Houve alguém que se apelidou de "mãe a sério" para me abordar no meu bebé blogue que aos poucos (como minha benjamim) começa a dar os primeiros passos. São cada vez mais os que cá vêm espreitar e às vezes até dou comigo a pensar o que pode ter a minha vida de interessante. Serão jornalistas? Aprendizes de jornalistas? Amigas? Conhecidas?E depois penso que são elas, as minhas filhas que despertam curiosidade. Aqui posso escrever o que eu quiser. O meu director até costuma dizer que isto é a chiclet para descontrair antes de escrever peças que se assinam. Aqui eu posso escrever que meço mais de 1.70 quando na verdade tenho menos 10 centímetros. Está dado o mote.

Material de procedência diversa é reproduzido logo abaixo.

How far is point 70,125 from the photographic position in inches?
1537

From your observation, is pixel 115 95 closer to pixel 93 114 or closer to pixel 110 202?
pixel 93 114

No post anterior que se intitula deixem-nos ser felizes, o que pretendi foi rezar uma espécie de acto de contrição porque assumo, hoje e aqui, que sou uma jornalista que gostava de ter tido capacidades para ser...médica. E mais ainda, depois da doença do meu pai que me apanhou no início da minha formação. Vejam bem que pensei "quem sabe se tirar medicina não o salvo?". O que passa pela cabeça de miúdas de 19 anos, não é?! Mas continuando, em jeito de brincadeira incutia na minha Carolina o gosto pela medicina, dizia-lhe que seria a médica que eu não fui. E ela respondia-me "posso ser médica e cabeleireira?!. No post anterior quis responder-lhe que sim. Pode. Pode ser o que quiser desde que seja feliz. Foi essa a minha intenção. E só quem tem uma mente muito perversa (ou enfiou uma carapuça que não entendo) pode ter lido algumas entrelinhas naquelas frases. Sendo objectiva (defeito de profissão), esta senhora que se diz "mãe a sério" acusa-me de culpar aqueles pais do suicídio da filha. Só pode ter sido a si que isso lhe passou pela cabeça. Escrevi apenas a minha opinião - como de resto faço sempre aqui. Uma opinião completamente isenta e despegada da tragédia que se abateu ontem sobre essa família. Mas, uma coisa eu sei, não faltam pais que transportam para os filhos sonhos frustrados. E nem todos têm a coragem de lhes dizer que não, que não é isso que querem. Não conheço esta família, mas tomo-lhe as dores. E tira-me o fôlego imaginar o fardo que carregarão para o resto da vida. Tomara eu ter o maior coração do mundo para os ajudar a dividir a dor. Porque sou mãe a sério e não sei o que será daqueles pais. Deixo-lhes toda a minha solidariedade.Se tivesse à sua frente, se pudesse contar-lhe na cara o que vi e não me deixou dormir toda a noite, diria-lhe que não me conhece e que não lhe admito tal precipitação de julgamento. Diria ainda que é péssima na interpretação e que pelo menos até Domingo este ainda é um país livre. E sim, posso opinar.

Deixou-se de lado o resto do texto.